Saved entries
————————

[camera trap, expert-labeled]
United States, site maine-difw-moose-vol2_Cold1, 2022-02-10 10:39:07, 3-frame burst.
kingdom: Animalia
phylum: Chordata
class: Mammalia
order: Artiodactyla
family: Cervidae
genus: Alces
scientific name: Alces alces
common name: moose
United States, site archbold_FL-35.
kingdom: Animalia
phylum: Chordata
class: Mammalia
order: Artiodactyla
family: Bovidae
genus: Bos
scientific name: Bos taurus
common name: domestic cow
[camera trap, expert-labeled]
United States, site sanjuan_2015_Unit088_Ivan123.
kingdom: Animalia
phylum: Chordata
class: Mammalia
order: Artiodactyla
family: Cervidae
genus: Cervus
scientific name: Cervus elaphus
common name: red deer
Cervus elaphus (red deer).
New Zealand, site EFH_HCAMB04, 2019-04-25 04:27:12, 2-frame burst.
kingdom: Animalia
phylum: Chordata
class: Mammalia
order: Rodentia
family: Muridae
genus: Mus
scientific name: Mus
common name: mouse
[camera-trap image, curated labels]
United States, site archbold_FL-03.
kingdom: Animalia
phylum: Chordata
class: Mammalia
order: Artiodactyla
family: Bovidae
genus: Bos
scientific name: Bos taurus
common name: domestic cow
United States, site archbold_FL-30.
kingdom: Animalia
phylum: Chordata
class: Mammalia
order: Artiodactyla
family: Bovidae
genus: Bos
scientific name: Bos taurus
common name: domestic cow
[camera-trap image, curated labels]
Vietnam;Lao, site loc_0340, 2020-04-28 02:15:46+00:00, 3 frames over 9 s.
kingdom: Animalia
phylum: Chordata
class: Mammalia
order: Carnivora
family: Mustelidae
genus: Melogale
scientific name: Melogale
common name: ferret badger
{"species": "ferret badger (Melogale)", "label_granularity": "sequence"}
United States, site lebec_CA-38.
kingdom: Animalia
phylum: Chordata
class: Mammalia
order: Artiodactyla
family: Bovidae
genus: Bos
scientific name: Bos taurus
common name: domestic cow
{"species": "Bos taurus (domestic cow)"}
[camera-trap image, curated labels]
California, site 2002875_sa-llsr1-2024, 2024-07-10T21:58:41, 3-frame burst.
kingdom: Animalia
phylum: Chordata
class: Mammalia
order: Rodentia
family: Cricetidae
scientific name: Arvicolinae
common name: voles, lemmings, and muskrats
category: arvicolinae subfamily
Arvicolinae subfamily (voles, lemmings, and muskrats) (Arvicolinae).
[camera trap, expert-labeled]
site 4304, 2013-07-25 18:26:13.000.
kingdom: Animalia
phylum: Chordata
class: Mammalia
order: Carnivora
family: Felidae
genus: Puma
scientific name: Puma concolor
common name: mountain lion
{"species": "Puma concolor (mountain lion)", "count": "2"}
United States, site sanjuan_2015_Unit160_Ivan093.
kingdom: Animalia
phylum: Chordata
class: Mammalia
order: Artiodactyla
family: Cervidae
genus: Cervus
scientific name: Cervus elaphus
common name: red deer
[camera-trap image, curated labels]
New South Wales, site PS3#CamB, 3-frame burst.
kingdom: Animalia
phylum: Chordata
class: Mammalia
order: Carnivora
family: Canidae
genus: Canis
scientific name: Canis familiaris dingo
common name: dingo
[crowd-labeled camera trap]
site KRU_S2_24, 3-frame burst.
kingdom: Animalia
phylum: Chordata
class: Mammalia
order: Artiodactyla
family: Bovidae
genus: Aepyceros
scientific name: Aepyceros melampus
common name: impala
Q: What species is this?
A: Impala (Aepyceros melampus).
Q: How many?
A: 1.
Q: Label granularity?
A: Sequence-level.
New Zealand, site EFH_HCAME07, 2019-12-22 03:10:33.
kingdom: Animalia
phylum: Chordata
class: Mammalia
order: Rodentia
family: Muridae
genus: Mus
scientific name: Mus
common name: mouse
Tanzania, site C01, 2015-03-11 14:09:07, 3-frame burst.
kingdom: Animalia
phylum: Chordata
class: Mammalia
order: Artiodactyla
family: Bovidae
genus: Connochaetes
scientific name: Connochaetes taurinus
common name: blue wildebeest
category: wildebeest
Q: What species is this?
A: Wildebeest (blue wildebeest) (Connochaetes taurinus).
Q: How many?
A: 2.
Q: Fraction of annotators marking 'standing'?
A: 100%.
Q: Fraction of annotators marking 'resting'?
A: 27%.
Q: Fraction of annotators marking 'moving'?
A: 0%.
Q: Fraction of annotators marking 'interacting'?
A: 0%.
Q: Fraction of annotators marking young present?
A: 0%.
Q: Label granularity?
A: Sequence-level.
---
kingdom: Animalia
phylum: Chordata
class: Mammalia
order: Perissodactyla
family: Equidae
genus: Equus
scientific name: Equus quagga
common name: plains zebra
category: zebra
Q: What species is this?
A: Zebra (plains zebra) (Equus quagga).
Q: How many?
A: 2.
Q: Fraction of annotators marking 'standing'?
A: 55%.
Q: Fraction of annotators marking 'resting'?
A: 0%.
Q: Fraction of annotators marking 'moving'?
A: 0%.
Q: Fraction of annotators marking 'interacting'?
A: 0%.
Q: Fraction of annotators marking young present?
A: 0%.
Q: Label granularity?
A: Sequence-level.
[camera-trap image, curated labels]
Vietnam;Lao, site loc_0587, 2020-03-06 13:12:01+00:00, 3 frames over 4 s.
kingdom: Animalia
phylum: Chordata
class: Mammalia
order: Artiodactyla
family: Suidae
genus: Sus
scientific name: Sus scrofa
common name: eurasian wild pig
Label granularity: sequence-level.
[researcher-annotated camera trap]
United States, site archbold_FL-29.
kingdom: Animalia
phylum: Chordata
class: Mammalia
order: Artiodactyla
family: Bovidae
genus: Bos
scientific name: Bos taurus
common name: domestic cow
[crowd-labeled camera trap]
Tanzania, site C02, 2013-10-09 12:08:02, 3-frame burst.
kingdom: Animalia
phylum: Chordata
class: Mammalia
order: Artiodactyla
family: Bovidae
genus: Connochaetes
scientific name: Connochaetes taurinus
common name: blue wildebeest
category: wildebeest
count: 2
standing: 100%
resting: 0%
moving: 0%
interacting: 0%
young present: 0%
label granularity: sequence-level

————————

AIM OF THE TASK
Each line of the data above should appear again in your answer, exactly as given.

TASK OUTPUT
[camera trap, expert-labeled]
United States, site maine-difw-moose-vol2_Cold1, 2022-02-10 10:39:07, 3-frame burst.
kingdom: Animalia
phylum: Chordata
class: Mammalia
order: Artiodactyla
family: Cervidae
genus: Alces
scientific name: Alces alces
common name: moose
United States, site archbold_FL-35.
kingdom: Animalia
phylum: Chordata
class: Mammalia
order: Artiodactyla
family: Bovidae
genus: Bos
scientific name: Bos taurus
common name: domestic cow
[camera trap, expert-labeled]
United States, site sanjuan_2015_Unit088_Ivan123.
kingdom: Animalia
phylum: Chordata
class: Mammalia
order: Artiodactyla
family: Cervidae
genus: Cervus
scientific name: Cervus elaphus
common name: red deer
Cervus elaphus (red deer).
New Zealand, site EFH_HCAMB04, 2019-04-25 04:27:12, 2-frame burst.
kingdom: Animalia
phylum: Chordata
class: Mammalia
order: Rodentia
family: Muridae
genus: Mus
scientific name: Mus
common name: mouse
[camera-trap image, curated labels]
United States, site archbold_FL-03.
kingdom: Animalia
phylum: Chordata
class: Mammalia
order: Artiodactyla
family: Bovidae
genus: Bos
scientific name: Bos taurus
common name: domestic cow
United States, site archbold_FL-30.
kingdom: Animalia
phylum: Chordata
class: Mammalia
order: Artiodactyla
family: Bovidae
genus: Bos
scientific name: Bos taurus
common name: domestic cow
[camera-trap image, curated labels]
Vietnam;Lao, site loc_0340, 2020-04-28 02:15:46+00:00, 3 frames over 9 s.
kingdom: Animalia
phylum: Chordata
class: Mammalia
order: Carnivora
family: Mustelidae
genus: Melogale
scientific name: Melogale
common name: ferret badger
{"species": "ferret badger (Melogale)", "label_granularity": "sequence"}
United States, site lebec_CA-38.
kingdom: Animalia
phylum: Chordata
class: Mammalia
order: Artiodactyla
family: Bovidae
genus: Bos
scientific name: Bos taurus
common name: domestic cow
{"species": "Bos taurus (domestic cow)"}
[camera-trap image, curated labels]
California, site 2002875_sa-llsr1-2024, 2024-07-10T21:58:41, 3-frame burst.
kingdom: Animalia
phylum: Chordata
class: Mammalia
order: Rodentia
family: Cricetidae
scientific name: Arvicolinae
common name: voles, lemmings, and muskrats
category: arvicolinae subfamily
Arvicolinae subfamily (voles, lemmings, and muskrats) (Arvicolinae).
[camera trap, expert-labeled]
site 4304, 2013-07-25 18:26:13.000.
kingdom: Animalia
phylum: Chordata
class: Mammalia
order: Carnivora
family: Felidae
genus: Puma
scientific name: Puma concolor
common name: mountain lion
{"species": "Puma concolor (mountain lion)", "count": "2"}
United States, site sanjuan_2015_Unit160_Ivan093.
kingdom: Animalia
phylum: Chordata
class: Mammalia
order: Artiodactyla
family: Cervidae
genus: Cervus
scientific name: Cervus elaphus
common name: red deer
[camera-trap image, curated labels]
New South Wales, site PS3#CamB, 3-frame burst.
kingdom: Animalia
phylum: Chordata
class: Mammalia
order: Carnivora
family: Canidae
genus: Canis
scientific name: Canis familiaris dingo
common name: dingo
[crowd-labeled camera trap]
site KRU_S2_24, 3-frame burst.
kingdom: Animalia
phylum: Chordata
class: Mammalia
order: Artiodactyla
family: Bovidae
genus: Aepyceros
scientific name: Aepyceros melampus
common name: impala
Q: What species is this?
A: Impala (Aepyceros melampus).
Q: How many?
A: 1.
Q: Label granularity?
A: Sequence-level.
New Zealand, site EFH_HCAME07, 2019-12-22 03:10:33.
kingdom: Animalia
phylum: Chordata
class: Mammalia
order: Rodentia
family: Muridae
genus: Mus
scientific name: Mus
common name: mouse
Tanzania, site C01, 2015-03-11 14:09:07, 3-frame burst.
kingdom: Animalia
phylum: Chordata
class: Mammalia
order: Artiodactyla
family: Bovidae
genus: Connochaetes
scientific name: Connochaetes taurinus
common name: blue wildebeest
category: wildebeest
Q: What species is this?
A: Wildebeest (blue wildebeest) (Connochaetes taurinus).
Q: How many?
A: 2.
Q: Fraction of annotators marking 'standing'?
A: 100%.
Q: Fraction of annotators marking 'resting'?
A: 27%.
Q: Fraction of annotators marking 'moving'?
A: 0%.
Q: Fraction of annotators marking 'interacting'?
A: 0%.
Q: Fraction of annotators marking young present?
A: 0%.
Q: Label granularity?
A: Sequence-level.
---
kingdom: Animalia
phylum: Chordata
class: Mammalia
order: Perissodactyla
family: Equidae
genus: Equus
scientific name: Equus quagga
common name: plains zebra
category: zebra
Q: What species is this?
A: Zebra (plains zebra) (Equus quagga).
Q: How many?
A: 2.
Q: Fraction of annotators marking 'standing'?
A: 55%.
Q: Fraction of annotators marking 'resting'?
A: 0%.
Q: Fraction of annotators marking 'moving'?
A: 0%.
Q: Fraction of annotators marking 'interacting'?
A: 0%.
Q: Fraction of annotators marking young present?
A: 0%.
Q: Label granularity?
A: Sequence-level.
[camera-trap image, curated labels]
Vietnam;Lao, site loc_0587, 2020-03-06 13:12:01+00:00, 3 frames over 4 s.
kingdom: Animalia
phylum: Chordata
class: Mammalia
order: Artiodactyla
family: Suidae
genus: Sus
scientific name: Sus scrofa
common name: eurasian wild pig
Label granularity: sequence-level.
[researcher-annotated camera trap]
United States, site archbold_FL-29.
kingdom: Animalia
phylum: Chordata
class: Mammalia
order: Artiodactyla
family: Bovidae
genus: Bos
scientific name: Bos taurus
common name: domestic cow
[crowd-labeled camera trap]
Tanzania, site C02, 2013-10-09 12:08:02, 3-frame burst.
kingdom: Animalia
phylum: Chordata
class: Mammalia
order: Artiodactyla
family: Bovidae
genus: Connochaetes
scientific name: Connochaetes taurinus
common name: blue wildebeest
category: wildebeest
count: 2
standing: 100%
resting: 0%
moving: 0%
interacting: 0%
young present: 0%
label granularity: sequence-level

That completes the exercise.